TEXT BLOCK

= Beginning of Section =

Geologists from the Philippine Institute of Volcanology and Seismology (Phivolcs) found “ground zero” or the fault that triggered the devastating magnitude 7.2 earthquake.

The discovery on Monday confirmed the existence of a previously unknown fault in western Bohol.

The Oct. 15 earthquake claimed around 200 lives and caused major infrastructure damage, including Spanish-era churches in Bohol and Cebu.

Immediately after the earthquake, Phivolcs said the tremor was caused by the movement of the East Bohol Fault.

The epicenter, first reported as Carmen town, was later adjusted to the general area between Sagbayan and Catigbian towns in north central Bohol based on the distribution of aftershocks.

Geologists found a 5-kilometer surface rupture that extended from barangay Anonang in Inabanga town to barangay New Anonang in Buenavista town.

= End of Section =

EXERCISE DATA
= Beginning of Section =

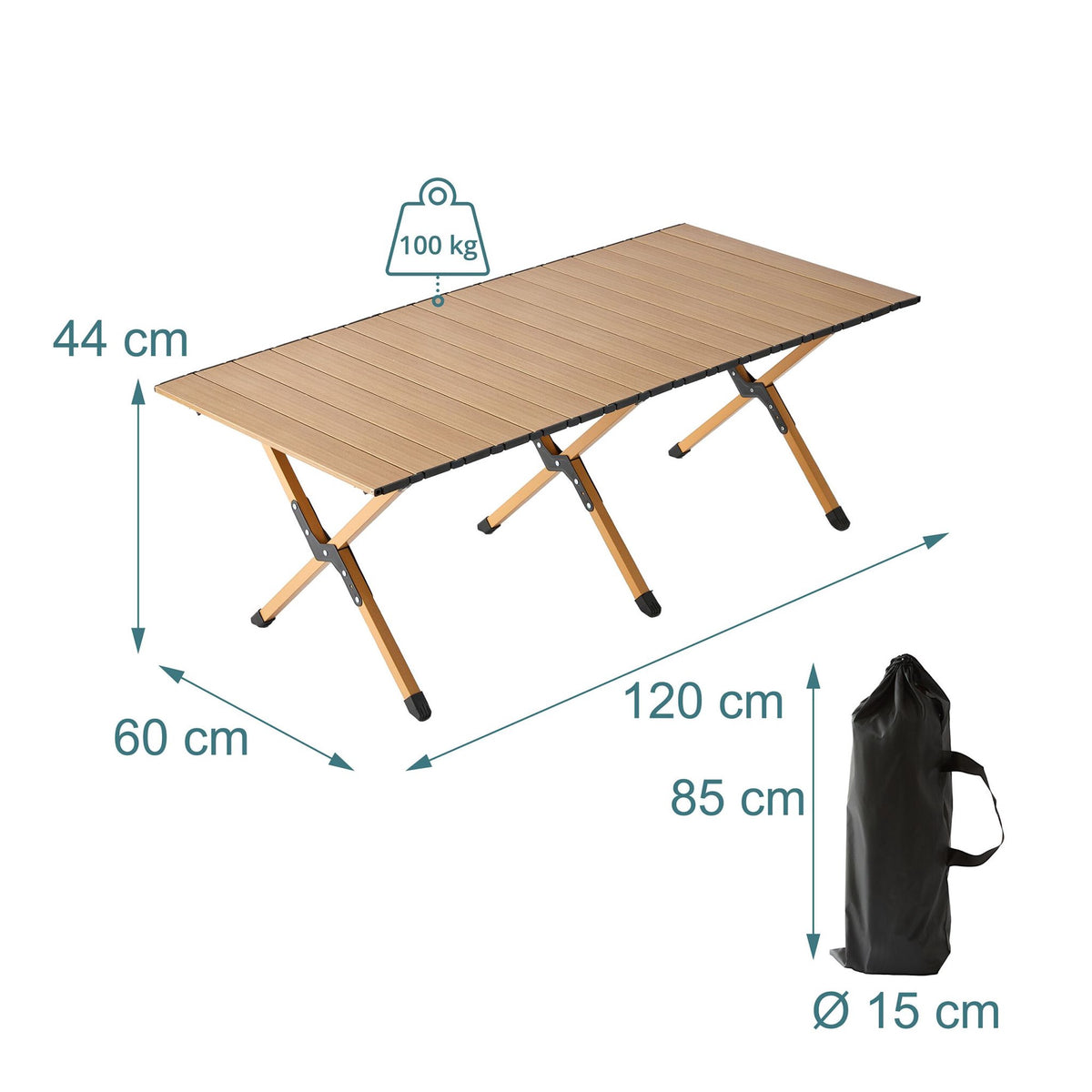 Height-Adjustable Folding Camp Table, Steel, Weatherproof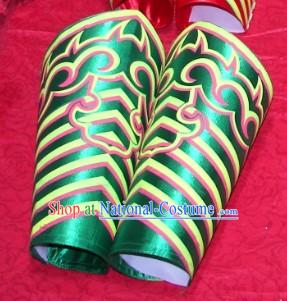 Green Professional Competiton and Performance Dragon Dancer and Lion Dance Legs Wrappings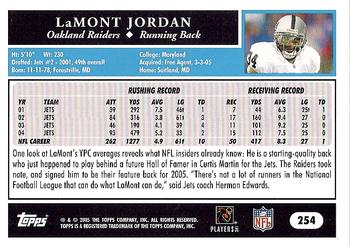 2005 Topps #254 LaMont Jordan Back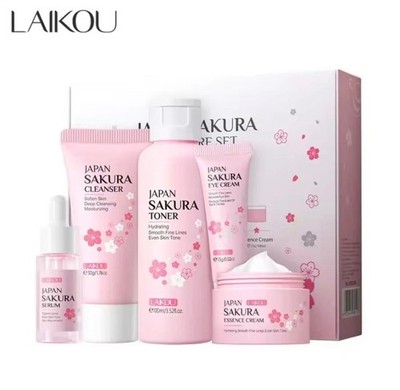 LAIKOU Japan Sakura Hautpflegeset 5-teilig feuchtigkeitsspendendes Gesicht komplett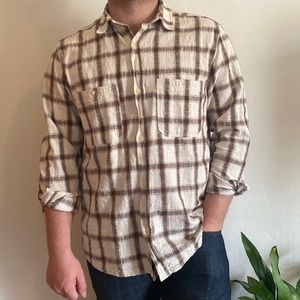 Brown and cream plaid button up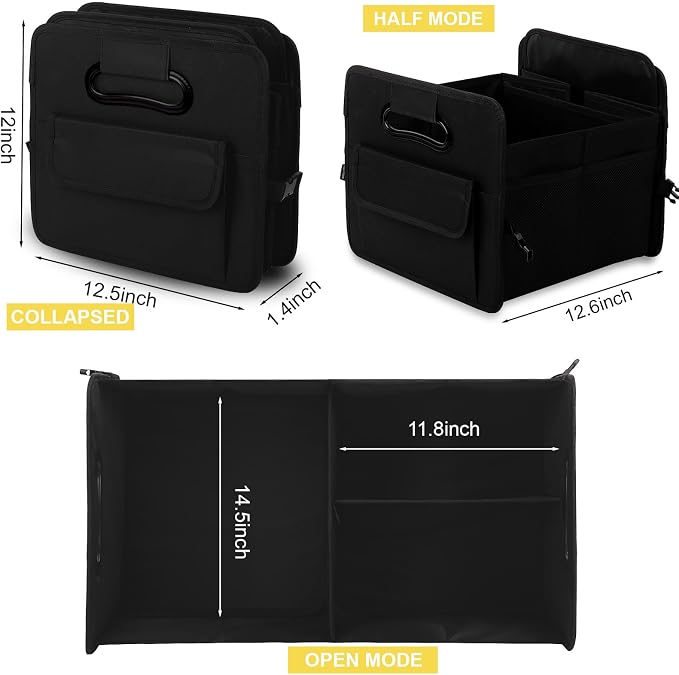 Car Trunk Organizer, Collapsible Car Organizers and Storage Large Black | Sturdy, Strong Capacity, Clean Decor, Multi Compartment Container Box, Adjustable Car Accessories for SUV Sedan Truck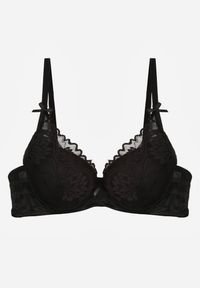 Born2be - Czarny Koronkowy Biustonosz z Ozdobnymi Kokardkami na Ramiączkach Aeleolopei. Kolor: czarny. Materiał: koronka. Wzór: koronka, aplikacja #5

= End of Section =
= Beginning of Section =

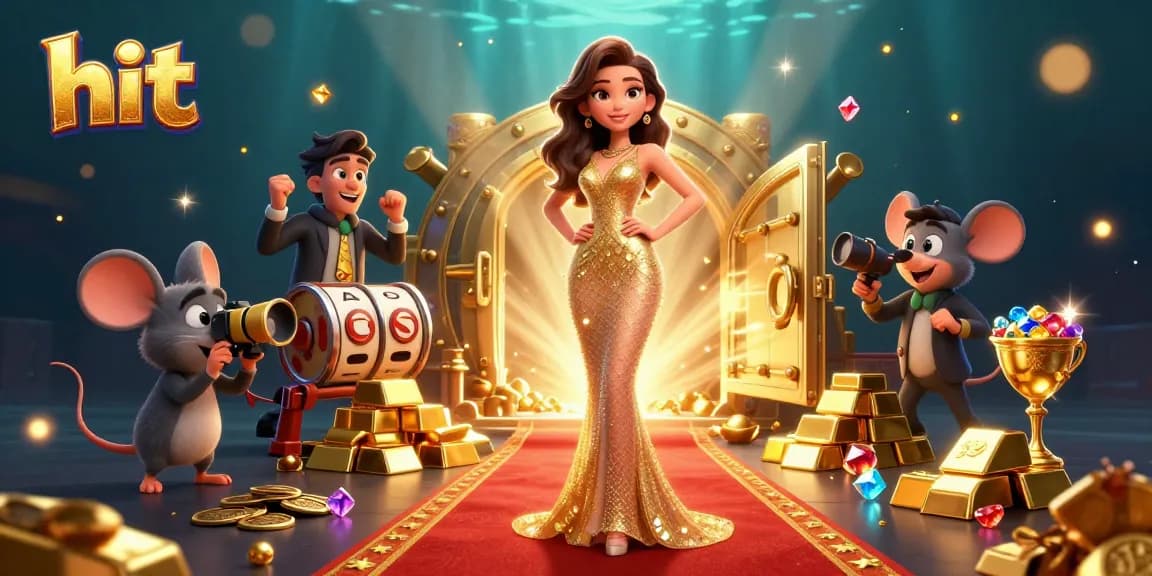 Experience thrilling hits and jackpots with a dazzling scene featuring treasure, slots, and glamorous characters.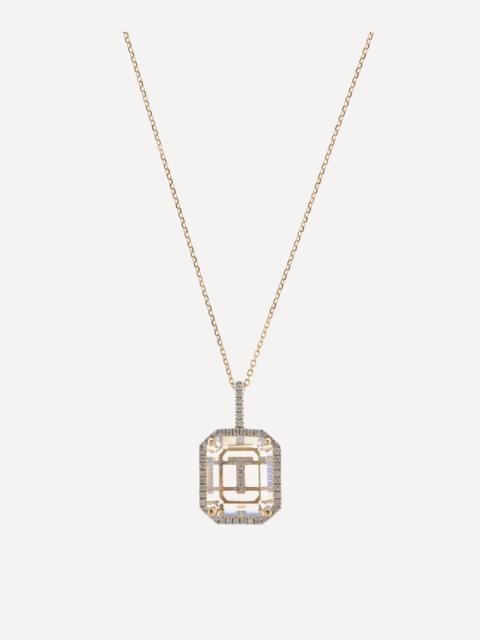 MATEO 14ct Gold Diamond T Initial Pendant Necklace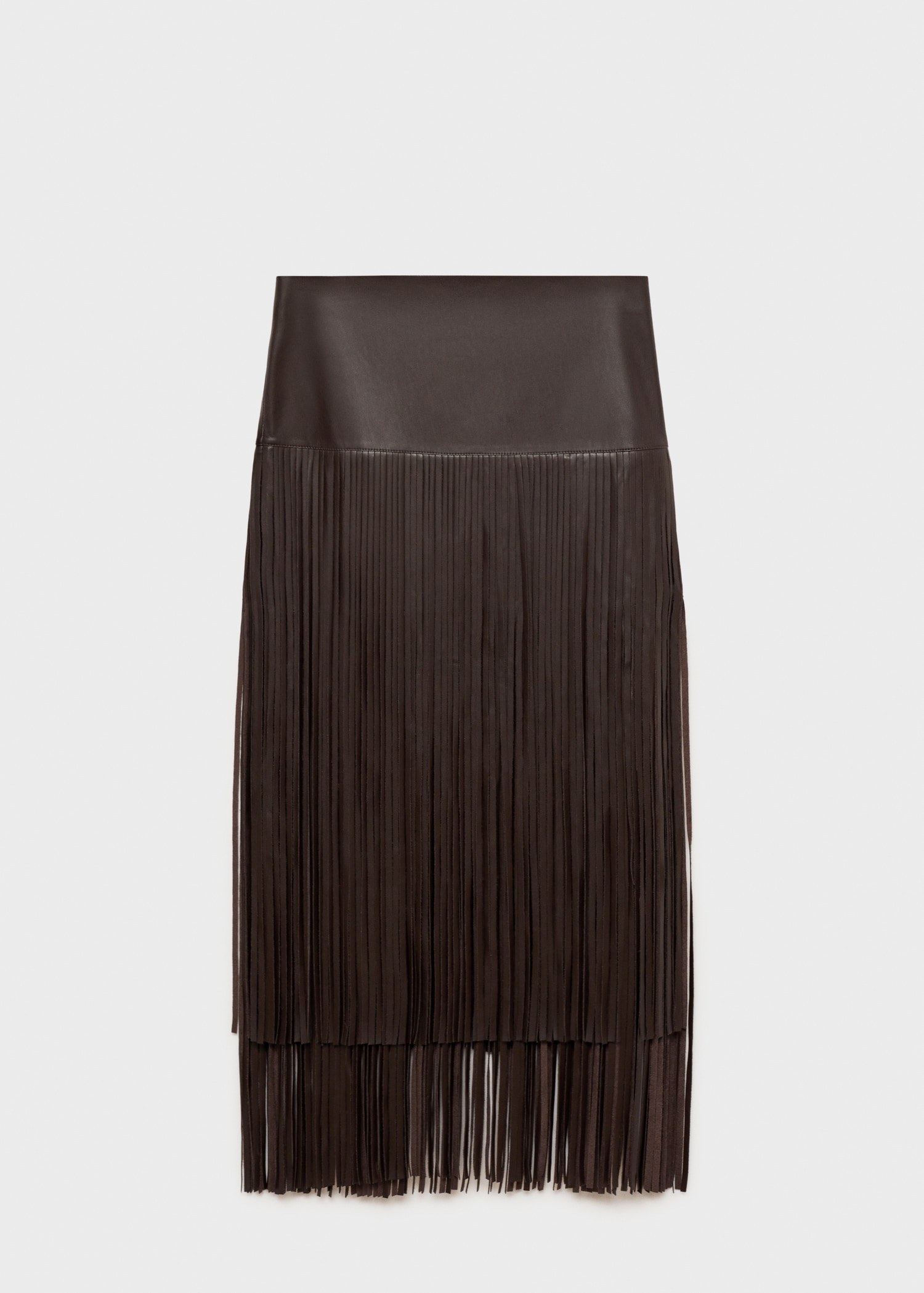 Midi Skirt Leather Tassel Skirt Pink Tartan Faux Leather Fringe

= End of Section =

THE TASK
Can you retype the Bohol earthquake text word for word, starting with "The epicenter, first" and going on through "in Buenavista town."?

ANSWER AREA
The epicenter, first reported as Carmen town, was later adjusted to the general area between Sagbayan and Catigbian towns in north central Bohol based on the distribution of aftershocks.

Geologists found a 5-kilometer surface rupture that extended from barangay Anonang in Inabanga town to barangay New Anonang in Buenavista town.